Antes de los penales en los que se terminó de concretar la hazaña, Dzeko tuvo que hacer algo que no suele estar en su lista de opciones: dar un paso al costado. Un choque con Davide Frattesi, al filo de que se cumplieran los 120 minutos, le generó la mencionada lesión en el hombro que le imposibilitó incluso participar del sorteo para definir el arco.
Consumada ya la clasificación, Dzeko les dedicó el logro a aquellos amigos que murieron el día en que lo salvó una decisión de su madre. Ante la prensa, dejó entrever que su salida anticipada del partido pudo haber sido una señal divina. “Creo que fue algo del destino que eso me pasara en el último segundo del partido y que entonces no pudiera patear un penal. Un compañero lo hizo en mi lugar, convirtió y al final ganamos. Quién sabe: tal vez si pateaba yo lo erraba. Todo se siente como si hubiera venido desde arriba”, afirmó a los periodistas en medio del clima de euforia.
Se puede creer o no en el destino, pero no sería raro que esa imagen de él mirando a sus compañeros mientras se definía la historia sea un anticipo de lo que está por venir: el traspaso de mando a una nueva generación de futbolistas.
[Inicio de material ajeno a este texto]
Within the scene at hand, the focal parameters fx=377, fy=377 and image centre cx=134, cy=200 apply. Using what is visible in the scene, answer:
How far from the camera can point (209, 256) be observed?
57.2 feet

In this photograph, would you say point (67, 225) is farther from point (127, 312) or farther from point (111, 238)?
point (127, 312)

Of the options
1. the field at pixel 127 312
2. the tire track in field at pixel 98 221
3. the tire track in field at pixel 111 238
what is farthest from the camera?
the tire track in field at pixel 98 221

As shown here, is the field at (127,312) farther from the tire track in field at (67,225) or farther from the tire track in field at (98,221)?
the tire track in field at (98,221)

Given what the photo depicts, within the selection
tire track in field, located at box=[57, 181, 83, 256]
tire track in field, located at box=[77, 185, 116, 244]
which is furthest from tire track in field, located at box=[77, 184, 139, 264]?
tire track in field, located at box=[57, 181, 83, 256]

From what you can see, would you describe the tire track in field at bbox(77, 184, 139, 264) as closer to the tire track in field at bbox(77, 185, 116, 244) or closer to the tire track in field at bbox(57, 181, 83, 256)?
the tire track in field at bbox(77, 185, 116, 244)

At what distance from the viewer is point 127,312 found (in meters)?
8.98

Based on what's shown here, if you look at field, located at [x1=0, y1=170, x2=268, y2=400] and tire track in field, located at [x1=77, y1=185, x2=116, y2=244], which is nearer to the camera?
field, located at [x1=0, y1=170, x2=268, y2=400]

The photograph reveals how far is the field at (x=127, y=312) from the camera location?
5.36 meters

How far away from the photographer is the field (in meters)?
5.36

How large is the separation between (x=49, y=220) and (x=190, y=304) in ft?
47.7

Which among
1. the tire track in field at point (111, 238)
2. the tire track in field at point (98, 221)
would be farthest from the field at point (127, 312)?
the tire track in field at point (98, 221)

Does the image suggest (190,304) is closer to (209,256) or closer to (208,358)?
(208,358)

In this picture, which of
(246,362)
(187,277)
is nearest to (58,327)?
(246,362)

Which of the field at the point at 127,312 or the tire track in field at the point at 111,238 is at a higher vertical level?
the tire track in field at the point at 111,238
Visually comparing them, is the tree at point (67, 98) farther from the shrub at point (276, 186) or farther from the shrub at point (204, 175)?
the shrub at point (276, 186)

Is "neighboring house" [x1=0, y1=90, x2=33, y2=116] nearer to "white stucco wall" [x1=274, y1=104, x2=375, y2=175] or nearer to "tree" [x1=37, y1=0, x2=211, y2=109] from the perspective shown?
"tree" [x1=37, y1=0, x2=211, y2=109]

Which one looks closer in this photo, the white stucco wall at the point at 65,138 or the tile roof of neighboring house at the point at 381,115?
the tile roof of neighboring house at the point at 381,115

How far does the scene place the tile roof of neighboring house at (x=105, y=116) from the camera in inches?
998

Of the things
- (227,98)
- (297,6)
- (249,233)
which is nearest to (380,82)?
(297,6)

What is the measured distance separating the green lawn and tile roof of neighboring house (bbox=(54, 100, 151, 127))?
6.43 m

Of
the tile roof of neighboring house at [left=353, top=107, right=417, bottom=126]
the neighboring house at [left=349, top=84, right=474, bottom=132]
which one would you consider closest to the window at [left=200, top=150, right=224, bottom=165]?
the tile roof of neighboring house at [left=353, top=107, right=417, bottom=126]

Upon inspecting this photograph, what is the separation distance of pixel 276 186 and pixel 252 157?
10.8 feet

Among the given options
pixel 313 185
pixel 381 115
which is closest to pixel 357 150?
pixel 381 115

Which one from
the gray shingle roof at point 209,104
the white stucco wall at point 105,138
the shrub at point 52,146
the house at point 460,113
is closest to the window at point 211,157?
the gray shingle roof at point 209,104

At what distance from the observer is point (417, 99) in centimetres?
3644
Esos que, por ahora con él como referente, buscarán ante Canadá, Suiza y Qatar superar la fase de grupos, lo que no se pudo lograr en el Mundial pasado.
Dzeko, de todos modos, no se apura. Poco antes de que comenzara el repechaje, hizo una advertencia a la prensa cuando le consultaron si ya tenía fecha para su retiro. “Perdón, pero no puedo responder eso todavía. Yo no planifico tanto. Me siento bien y en todo caso tendré que escuchar lo que dice mi cuerpo en estos meses. Pero todavía tengo goles para hacer. Incluso en el seleccionado”.
Es palabra de goleador. Y en Bosnia se ilusionan con que siga mucho tiempo más.